▶ Written request:
Can you transcribe all of the lines below word for word, leaving the pictures out of your answer?

Image and question records
■ ■ ■ ■ ■ ■ ■

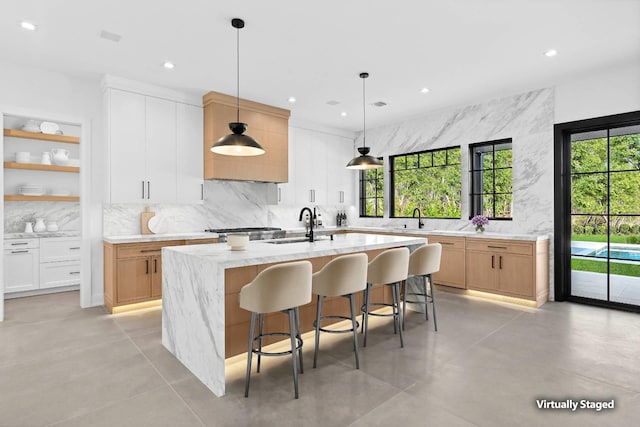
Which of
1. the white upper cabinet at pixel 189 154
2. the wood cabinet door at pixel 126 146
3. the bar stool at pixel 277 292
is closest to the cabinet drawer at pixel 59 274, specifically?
the wood cabinet door at pixel 126 146

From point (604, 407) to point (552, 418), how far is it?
0.43m

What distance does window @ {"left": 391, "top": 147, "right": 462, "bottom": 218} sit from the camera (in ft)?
21.5

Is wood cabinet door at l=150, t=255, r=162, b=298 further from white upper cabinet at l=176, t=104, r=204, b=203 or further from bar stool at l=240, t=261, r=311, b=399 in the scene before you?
bar stool at l=240, t=261, r=311, b=399

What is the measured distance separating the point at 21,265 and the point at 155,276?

■ ■ ■ ■ ■ ■ ■

▶ Response to the exercise:
Which of
1. the white upper cabinet at pixel 189 154
2. the wood cabinet door at pixel 126 146
3. the bar stool at pixel 277 292
is closest to the cabinet drawer at pixel 59 274, specifically?
the wood cabinet door at pixel 126 146

From point (604, 407) to point (552, 418), how far is it?
0.43m

What distance does window @ {"left": 391, "top": 147, "right": 462, "bottom": 218} sit from the camera (in ft)?
21.5

Is wood cabinet door at l=150, t=255, r=162, b=298 further from white upper cabinet at l=176, t=104, r=204, b=203 or further from bar stool at l=240, t=261, r=311, b=399 in the scene before you?
bar stool at l=240, t=261, r=311, b=399

What is the measured distance separating the point at 21,265 and the point at 155,276?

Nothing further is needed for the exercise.